Have to call the doctor later today. He was talking drugs last time and we have to get right on that (as in TOMORROW) if we want that ship to sail. At the time the suggestion was made, I was glad that he was willing to move to the next step. In the name of avoiding bad karma, I haven’t done much research, though, so now I don’t know what I think.

In better news (I guess?), I have tons more questions of the week. For example, “How can I make the next TWW WAY better than this one now that I know what I’m getting into?” Also, you will stop getting daily “symptom” updates, so that might be a blessing!

Hope everyone has a good weekend. I will try to do the same!

Sigh

Substitute thermometer fell on floor in middle of night. Substitute thermometer did Not beep when I pushed the button this am. Despite whacking it on a radiator (my father’s solution for all manner of broken electronic), which turned the temp to Celsius, substitute thermometer no longer functions.

It’s ok, I wasn’t looking forward to this morning just so I could temp or anything. And I love the idea of my first “real” chart having three thermometers represented.

Question of the week: Really, thermometer, REALLY?

(Okay, so this not really a question of the week at all, more a statement of minor angst)

So the past few mornings, my temperature has been higher than I would have expected. Whatever, temperatures are weird like that.

This morning, at 6:45 am, I used my trusty thermometer and it read 97.45. For me, that is a fairly high morning temperature in the follicular phase. Cue a bit of panic as I think of all the bad things that could prevent us from going through with the big plan.

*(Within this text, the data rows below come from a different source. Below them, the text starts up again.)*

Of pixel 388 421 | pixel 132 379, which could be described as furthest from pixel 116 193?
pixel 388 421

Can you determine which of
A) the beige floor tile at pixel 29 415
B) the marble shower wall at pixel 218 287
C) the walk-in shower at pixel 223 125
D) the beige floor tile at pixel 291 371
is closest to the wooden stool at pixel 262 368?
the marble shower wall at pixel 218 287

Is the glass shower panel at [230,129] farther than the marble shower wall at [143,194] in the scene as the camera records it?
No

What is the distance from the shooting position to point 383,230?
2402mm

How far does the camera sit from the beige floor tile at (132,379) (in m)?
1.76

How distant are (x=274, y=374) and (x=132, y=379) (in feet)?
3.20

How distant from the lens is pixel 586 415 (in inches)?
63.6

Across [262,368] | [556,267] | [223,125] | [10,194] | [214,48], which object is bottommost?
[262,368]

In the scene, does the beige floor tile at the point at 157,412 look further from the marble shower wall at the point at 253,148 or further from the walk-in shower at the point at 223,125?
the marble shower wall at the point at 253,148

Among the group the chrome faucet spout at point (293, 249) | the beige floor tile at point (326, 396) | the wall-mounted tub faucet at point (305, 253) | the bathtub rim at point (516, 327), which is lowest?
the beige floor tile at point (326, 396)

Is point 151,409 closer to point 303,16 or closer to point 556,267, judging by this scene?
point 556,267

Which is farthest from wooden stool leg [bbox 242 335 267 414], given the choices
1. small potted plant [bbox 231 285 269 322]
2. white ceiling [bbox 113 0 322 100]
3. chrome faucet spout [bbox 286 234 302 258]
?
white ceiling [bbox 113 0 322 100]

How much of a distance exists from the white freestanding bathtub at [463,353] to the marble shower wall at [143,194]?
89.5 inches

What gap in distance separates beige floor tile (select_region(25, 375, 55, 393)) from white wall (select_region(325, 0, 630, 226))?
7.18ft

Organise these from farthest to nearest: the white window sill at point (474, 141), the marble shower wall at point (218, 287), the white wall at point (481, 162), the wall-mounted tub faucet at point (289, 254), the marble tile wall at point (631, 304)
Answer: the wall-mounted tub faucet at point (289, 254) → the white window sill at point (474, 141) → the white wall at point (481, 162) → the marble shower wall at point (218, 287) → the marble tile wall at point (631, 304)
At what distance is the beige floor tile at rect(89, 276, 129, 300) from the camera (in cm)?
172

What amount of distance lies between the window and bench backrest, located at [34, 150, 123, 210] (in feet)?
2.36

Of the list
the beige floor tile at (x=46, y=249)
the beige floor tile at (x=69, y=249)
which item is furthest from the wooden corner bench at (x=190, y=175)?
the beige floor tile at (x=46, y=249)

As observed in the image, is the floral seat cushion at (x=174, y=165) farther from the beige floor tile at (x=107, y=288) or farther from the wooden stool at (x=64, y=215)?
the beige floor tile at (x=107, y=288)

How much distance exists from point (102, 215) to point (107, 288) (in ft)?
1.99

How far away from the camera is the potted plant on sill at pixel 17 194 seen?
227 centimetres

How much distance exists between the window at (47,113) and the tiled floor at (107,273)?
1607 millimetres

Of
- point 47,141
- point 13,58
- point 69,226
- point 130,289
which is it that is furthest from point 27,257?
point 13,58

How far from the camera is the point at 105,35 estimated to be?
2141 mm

I go back to bed (after going up and down steps) and about half an hour later, just for fun, check my temperature again. 97.33. That doesn’t make sense. Check it again right after. 97.18. Check it again after that. 96.80. Really?

So I reach in my drawer and pull out a second thermometer (thanks to us thinking that C might temp simultaneously just to see what her charts looked like… not so much). 97.18. Temp again. 97.18.

So I’m thinking my trusty thermometer, after six months of daily use, may not be so trusty anymore. What was really interesting is that the temps it shows seem to be standard temps for me at different points in my cycle, leading me to wonder how long this thing has NOT been accurate.

I will pick up with thermometer number 2 starting today, the one downside being that that thermometer has always shown slightly higher readings (even when my thermometer WAS working) so it will shift the chart a bit. Oh well.

(I realize that was a LOT of ranting about a thermometer, but COME ON months of working and then the month we are to try, unclear data… great!)

 

ETA: It was sitting here, so I took my temp again at 9 am and it read 97.18. I swear, it’s a Magic 8 Ball Thermometer that spits out one of six temperatures depending on how it’s feeling.